Mukherjee was in Shanghai along with fellow designers Nikasha Tawadey and Anand Kabra to showcase Indian fashion at the opening of the Asian Fashion Blooming (AFB) show on Thursday,which seeks to bring together the best of fashion in the region. The show is meant to be a special segment of the ongoing Shanghai Expo and also includes fashion from regions like Mainland China,Hong Kong,Taiwan,Korea and Japan.

It’s unlike any fashion show we’ve seen so far. Kabra is all praise for the smoothness with which the show was organised. “Their attention to detail is really amazing,” he exclaims after the show. “I’m really impressed by how particular they are about the smallest thing when organising an event on this scale.” Fashion head of IMG India,Sujal Shah,is also visibly impressed by the scale of the event. He says,“It’s been a crazy day backstage,but look at all the work that has been put in. I don’t think I’ve seen anything quite like this before,” he says,gesturing towards a giant screen that is looping montages from ramp shows of the participating designers.

There’s no denying that here,the participating Indian designers are hardly celebrities. Unlike in India,going backstage proves to be a childishly simple affair. Even the seating arrangement is quite distinct. Back in India,the front row will find fashion editors and personal friends of the designers,but in Shanghai,China’s fashion capital,government officials line the first row.

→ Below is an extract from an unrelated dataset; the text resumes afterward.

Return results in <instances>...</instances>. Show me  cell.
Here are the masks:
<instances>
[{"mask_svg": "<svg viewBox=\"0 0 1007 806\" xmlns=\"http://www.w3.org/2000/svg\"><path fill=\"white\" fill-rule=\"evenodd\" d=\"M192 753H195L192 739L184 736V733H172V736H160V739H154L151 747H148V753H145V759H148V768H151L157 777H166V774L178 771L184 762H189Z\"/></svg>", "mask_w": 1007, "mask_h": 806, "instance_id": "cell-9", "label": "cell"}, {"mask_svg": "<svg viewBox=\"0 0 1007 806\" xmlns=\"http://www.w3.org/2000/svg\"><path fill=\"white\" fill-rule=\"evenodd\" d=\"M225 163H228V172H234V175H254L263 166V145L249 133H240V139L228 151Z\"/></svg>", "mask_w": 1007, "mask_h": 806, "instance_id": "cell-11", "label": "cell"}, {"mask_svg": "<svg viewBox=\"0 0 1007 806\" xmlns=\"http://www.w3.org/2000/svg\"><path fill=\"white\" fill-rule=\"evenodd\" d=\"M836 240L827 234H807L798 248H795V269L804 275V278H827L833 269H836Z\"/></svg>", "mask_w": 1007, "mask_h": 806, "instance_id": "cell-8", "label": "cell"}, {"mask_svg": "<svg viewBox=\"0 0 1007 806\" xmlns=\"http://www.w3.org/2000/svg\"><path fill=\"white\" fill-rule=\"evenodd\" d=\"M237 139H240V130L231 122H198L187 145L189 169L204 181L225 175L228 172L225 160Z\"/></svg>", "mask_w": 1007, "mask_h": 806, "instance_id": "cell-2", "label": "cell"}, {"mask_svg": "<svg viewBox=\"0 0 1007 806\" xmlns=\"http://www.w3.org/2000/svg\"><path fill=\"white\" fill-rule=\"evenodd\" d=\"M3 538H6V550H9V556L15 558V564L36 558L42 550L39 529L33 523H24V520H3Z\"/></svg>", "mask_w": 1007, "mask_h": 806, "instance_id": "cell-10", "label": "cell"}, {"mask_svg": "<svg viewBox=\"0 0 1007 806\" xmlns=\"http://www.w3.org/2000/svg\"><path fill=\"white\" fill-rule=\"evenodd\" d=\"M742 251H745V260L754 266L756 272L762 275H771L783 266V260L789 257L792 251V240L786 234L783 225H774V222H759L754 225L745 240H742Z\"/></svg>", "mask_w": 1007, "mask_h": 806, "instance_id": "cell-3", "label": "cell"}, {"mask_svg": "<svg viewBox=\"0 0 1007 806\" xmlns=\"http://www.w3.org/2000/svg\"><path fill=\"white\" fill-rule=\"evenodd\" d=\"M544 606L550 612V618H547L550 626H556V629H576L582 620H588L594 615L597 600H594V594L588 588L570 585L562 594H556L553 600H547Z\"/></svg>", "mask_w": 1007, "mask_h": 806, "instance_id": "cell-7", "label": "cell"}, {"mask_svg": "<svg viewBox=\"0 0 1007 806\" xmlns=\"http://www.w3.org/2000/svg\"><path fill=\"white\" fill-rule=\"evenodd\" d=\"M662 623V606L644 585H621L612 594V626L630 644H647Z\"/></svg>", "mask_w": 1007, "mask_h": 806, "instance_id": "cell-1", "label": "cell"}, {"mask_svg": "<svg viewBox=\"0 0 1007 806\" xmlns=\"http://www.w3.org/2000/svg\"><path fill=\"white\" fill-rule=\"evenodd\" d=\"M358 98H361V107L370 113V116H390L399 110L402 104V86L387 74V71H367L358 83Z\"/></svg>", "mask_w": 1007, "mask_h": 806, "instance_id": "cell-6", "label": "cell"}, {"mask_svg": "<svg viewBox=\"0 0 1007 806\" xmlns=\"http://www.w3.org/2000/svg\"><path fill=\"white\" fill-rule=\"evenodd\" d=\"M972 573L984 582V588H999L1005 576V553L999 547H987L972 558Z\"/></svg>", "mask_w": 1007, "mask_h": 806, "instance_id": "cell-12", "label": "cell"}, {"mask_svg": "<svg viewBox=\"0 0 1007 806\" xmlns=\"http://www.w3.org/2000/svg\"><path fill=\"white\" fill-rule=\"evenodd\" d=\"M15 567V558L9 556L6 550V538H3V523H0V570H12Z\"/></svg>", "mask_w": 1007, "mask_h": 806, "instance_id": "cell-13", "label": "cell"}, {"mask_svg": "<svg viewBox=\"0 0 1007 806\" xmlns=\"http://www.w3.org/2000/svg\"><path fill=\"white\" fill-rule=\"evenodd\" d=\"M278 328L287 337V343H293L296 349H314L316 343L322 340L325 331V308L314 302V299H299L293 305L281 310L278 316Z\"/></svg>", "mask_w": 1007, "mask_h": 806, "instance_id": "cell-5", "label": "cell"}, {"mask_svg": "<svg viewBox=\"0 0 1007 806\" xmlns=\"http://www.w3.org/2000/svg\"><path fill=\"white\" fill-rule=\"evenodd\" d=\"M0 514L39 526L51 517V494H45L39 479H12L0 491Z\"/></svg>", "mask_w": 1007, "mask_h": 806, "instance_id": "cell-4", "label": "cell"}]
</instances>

The show opens with hundreds of butterflies being released onto the catwalk. Not something that you’d find on more orthodox catwalks around the world,but given that in the year of the Expo,the butterfly is something of an official motif,the gesture seems appropriate. (Regrettably,many of the creatures end up being trampled by the models walking the runway.) The clothes that the designers show are the ones from their collection at the last Lakme Fashion Week in Mumbai held in March this year.

India may have opened the show,but Indian fashion,despite the strides it has made at home and in the western markets,is still a sealed book for the average Chinese. That is probably why someone asked Tawadey whether the kind of clothes she showed on the ramp is what people in India wear on a daily basis,leaving her visibly flummoxed. But the designers admit that China could prove to be a valuable market. “I won’t say that I know exactly what the market is like over here,” says Tawadey,“but so far,what I’ve seen is interesting and I definitely think there is space for Indian fashion here. I look forward to doing some market research.” But given that a local reporter was overheard asking an Indian guest how the sari works,it seems safe to say that it’ll be sometime before Indian fashion makes an impression on China.